– Нет, отрицать я не стану; я отравил твой лимонад, потому что никто в жизни не унижал меня так, как посмел меня унизить ты. Что ж, из-за того что ты каким-то дьявольским способом узнал, что было седьмого мая семь лет назад, я должен, по-твоему, вечно быть в зависимости от тебя?.. служить тебе, надевать нелепые кокарды и исполнять твои нелепые приказания, вроде того знакомства с этим пьянчугой?.. Разве я не понимаю, что ты заставил меня возиться с пьяным Беспаловым только ради того, чтобы испытать мое послушание?.. Ну так я и выказал это послушание, но терпеть тебя я больше не могу и не буду!.. Ты говорил, этот яд называется аква тофана? До его названия мне нет дела, но я знаю, что действует он без промаха!.. Ты спокойно со мной разговариваешь и показываешь свои эксперименты, уверенный, что тебе известны противоядия или вообще что-то такое, что спасет тебя, но это – яд испытанный и, после того как ты его принял, времени прошло уже столько, что ты и крикнуть не успеешь, как с тобой начнутся судороги и ты повалишься мертвым. Я со своей стороны уверен в этом так, что не боюсь тебе открыто об этом говорить: ведь твои минуты сочтены!
Старик в это время продолжал совершенно спокойно смотреть на Борянского со своею неизменною улыбкою.
– Не тебе сосчитывать минуты моей жизни, – покачал он головой. – Ты видел, что я допил остаток лимонада уже после того, как узнал, что там был яд.

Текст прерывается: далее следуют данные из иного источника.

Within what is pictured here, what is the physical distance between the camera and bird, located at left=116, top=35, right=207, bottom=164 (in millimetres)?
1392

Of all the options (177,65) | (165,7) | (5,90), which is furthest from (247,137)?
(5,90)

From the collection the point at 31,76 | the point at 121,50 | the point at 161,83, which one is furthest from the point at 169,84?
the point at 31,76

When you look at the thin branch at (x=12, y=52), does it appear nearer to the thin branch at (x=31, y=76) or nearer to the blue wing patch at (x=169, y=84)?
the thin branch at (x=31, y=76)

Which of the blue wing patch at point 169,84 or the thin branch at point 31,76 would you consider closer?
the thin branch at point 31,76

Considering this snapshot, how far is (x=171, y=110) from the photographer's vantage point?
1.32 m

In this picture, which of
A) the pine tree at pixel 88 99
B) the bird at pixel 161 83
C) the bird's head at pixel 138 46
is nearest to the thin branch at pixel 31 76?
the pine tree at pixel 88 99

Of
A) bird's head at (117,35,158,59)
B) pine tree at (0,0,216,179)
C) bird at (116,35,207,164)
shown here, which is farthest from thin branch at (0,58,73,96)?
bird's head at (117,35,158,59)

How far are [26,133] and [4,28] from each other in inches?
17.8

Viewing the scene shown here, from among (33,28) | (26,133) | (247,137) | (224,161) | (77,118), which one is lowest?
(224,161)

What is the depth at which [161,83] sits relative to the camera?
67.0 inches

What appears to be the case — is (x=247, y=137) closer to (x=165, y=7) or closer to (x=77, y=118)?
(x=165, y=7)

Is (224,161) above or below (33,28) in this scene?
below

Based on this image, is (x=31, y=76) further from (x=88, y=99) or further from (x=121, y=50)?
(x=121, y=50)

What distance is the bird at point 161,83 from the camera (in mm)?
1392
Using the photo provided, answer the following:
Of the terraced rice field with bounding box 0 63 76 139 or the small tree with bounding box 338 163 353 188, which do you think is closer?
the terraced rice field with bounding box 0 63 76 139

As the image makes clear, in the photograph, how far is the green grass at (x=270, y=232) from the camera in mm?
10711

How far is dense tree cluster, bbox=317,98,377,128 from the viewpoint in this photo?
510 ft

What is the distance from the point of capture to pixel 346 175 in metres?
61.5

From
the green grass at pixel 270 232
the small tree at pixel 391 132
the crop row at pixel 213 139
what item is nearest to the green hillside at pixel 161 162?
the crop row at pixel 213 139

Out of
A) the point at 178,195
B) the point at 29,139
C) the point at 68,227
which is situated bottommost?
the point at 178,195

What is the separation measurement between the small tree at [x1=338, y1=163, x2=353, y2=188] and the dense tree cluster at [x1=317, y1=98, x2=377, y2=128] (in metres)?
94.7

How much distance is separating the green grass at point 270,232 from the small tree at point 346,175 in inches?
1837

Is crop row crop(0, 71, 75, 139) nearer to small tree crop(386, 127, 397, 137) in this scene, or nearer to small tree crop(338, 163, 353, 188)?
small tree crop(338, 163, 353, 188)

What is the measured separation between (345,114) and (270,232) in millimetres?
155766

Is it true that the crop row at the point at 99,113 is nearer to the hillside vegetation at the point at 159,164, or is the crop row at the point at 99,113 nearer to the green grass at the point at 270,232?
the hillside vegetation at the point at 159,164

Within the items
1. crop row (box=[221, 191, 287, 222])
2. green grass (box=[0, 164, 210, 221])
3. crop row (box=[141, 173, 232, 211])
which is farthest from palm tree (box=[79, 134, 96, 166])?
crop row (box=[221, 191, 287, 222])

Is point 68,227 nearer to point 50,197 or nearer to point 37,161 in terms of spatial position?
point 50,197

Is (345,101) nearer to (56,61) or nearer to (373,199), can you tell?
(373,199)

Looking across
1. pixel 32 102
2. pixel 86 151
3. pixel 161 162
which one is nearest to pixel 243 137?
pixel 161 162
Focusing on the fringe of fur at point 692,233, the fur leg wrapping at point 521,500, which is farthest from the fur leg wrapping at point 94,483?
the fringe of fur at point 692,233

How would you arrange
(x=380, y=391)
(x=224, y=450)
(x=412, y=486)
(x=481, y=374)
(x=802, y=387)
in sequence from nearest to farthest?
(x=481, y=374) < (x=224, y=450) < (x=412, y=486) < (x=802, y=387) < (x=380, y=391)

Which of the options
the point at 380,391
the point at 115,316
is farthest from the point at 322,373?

Неужели ты думаешь, что я сделал бы это, если бы имел хоть малейшее подозрение, что налитый тобой яд будет для меня не только смертельным, но и хотя бы вредным?..
– Ты можешь ошибиться в составе яда, но я-то знаю его действие!..
Вероятно, Борянский и в самом деле был уверен в действии своего яда, что говорил так спокойно.
– Ты же сам говорил, что противоядия нет?! – продолжал он, волнуясь и несколько пугаясь того, что ожидаемое им действие яда все не наступает.
– А мне и не нужно никакого противоядия! – сказал опять старик.
– Да что ж ты – особенный человек что ли, которого ничто не берет?
– Может быть, я и особенный, хотя в данном случае моя особенность заключена в самом обыкновенном свойстве человеческого организма привыкать к ядам. Вот видишь ли: противоядия против бруцина не существует, но обезопасить себя от него вполне возможно, тем более, что бруцин даже употребляется как лекарство, например, при параличе. В старых годах человеку полезны небольшие приемы бруцина, и вот этими приемами, постепенно увеличиваемыми, можно застраховать себя от его смертельного действия, приучив свой организм к нему. Я уже много лет принимаю бруцин; если ты хочешь знать для чего, то я скажу, что главным образом для того, чтобы не бояться, если мне в напиток подольют потихоньку несколько капель аква тофана. Сегодняшняя попытка отравить меня – не первый случай в моей жизни, и моя предосторожность была для меня спасительной до сих пор и, как ты увидишь, такою же будет и сегодня.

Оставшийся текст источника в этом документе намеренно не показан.